Ranarama

Ranarama

Developer(s) Graftgold (Steve Turner)
Publisher(s) Hewson Consultants
Platform(s) Amstrad CPC, Atari ST, Commodore 64, ZX Spectrum
Release date(s) 1987
Genre(s) Action game, Maze game
Mode(s) Single player
Distribution Cassette

Ranarama is a top-down Gauntlet-like[1] action game developed by Graftgold in 1987 and published by Hewson Consultants. It was released for the Amstrad CPC, Atari ST, Commodore 64 and ZX Spectrum[2] home computers. In 2004 it was featured as one of the games on the C64 Direct-to-TV. The title appears to be a pun on "rana", a genus of frogs.

Plot

The main character is Mervyn, a sorcerer's apprentice whose botched spell turns him into a frog just in time to save him from an invasion of evil magic-users who slay his mentors. Mervyn's arcane capabilities are intact, and the game's aim is to hunt down the attackers.[1]

Gameplay

Mervyn has four types of magic and eight increasingly potent and power-consuming spells for each: Offensive spells serve as projectile weaponry, defensive spells reduce damage etc., effect spells activate special abilities or act as area-effect attacks, power spells fuel the other kinds. The first three are usable indefinitely, but power spells degrade with damage and with a constant drain caused by the other spells that can vary from minimal to vast depending on supply and demand. They drop to level one on expiration; expiring on that level is lethal and ends the game. Commonly found energy crystals replenish some power.

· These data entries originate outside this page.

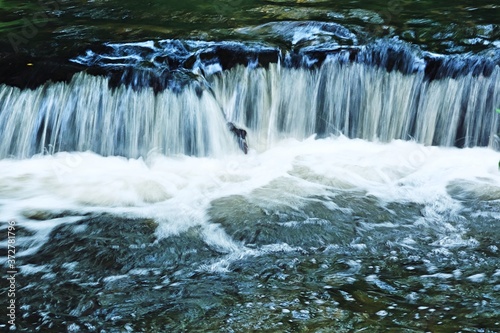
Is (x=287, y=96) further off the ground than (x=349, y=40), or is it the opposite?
(x=349, y=40)

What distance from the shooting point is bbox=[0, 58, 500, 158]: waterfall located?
7879 millimetres

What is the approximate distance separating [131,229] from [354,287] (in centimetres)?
200

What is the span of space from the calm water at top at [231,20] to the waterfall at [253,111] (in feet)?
1.75

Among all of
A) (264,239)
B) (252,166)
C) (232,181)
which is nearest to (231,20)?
(252,166)

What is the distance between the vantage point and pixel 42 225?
240 inches

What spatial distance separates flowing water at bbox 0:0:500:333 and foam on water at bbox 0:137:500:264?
3cm

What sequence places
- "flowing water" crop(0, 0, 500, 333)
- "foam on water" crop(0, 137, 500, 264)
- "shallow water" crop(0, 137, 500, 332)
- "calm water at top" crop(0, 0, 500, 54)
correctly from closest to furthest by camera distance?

The game is set in a dungeon split into eight levels that are freely traversable (but not necessarily immediately survivable), each of which is split into a labyrinthine network of rooms and houses some benevolent glyphs, 12 hostile wizards, hordes of monsters and monster generators. Rooms aren't visible before they're entered, and their inhabitants only from within. Monsters cause damage by contact, attack en masse and fall easily, wizards are much tougher and use attack spells. The latter can be defeated by attacks, but contact with them triggers a sub-game of unscrambling the mixed up word "RANARAMA" within a strict time limit. Failure expires the current power spell, but victory destroys the wizard and scatters four runes that can be used at Glyphs of Sorcery to change spells.

Similarities to other games

The game concept is inspired by a previous game for the ZX Spectrum called Quazatron (also by Steve Turner), which was itself inspired by Paradroid, created by Turner's Graftgold colleague Andrew Braybrook.

The following describes commonalities between Ranarama and Quazatron:

Aspect Ranarama Quazatron
Enemies Three kinds of monsters: guardians, magical weapons and the warlocks. Only warlocks can be defeated by the sub-game. One kind: robot. All of them can be defeated by sub-game.
Sub-game activation Making contact to a warlock. Activating GRAPPLE mode and then making contact to a robot.
Sub-game Ritual magic combat: unscramble the RANARAMA letters. Overcome the enemy droid's security circuit: turn the majority of the central bar rectangles to your colour .
Resources Spells. Four types: power, offence, defence and effect. Robot parts. Five types: drive, power, weapon, chassis and devices.
Resource acquisition After winning a sub-game runes may be collected, they are needed to cast spells. Runes may be stockpiled. After winning a sub-game robot parts from the opponent may be interfaced if they're undamaged. It is not possible to save parts for future use.
Lives Once you got a power spell then you can be defeated once without dying. Same, here you got power units.
Energy To avoid running out of energy you can get it from spinning power cubes or using the power spells. Same, here you use power units.
Levels Different levels have to be cleared, you can jump freely from level to level. Once a level is cleared (by killing all the warlocks) it is shown in dark. Same, here all the robots have to be destroyed to clear a level.

On ZX Spectrum there were 3 games with the same game concept: Quazatron (1986), Ranarama (1987) and Magnetron (1988).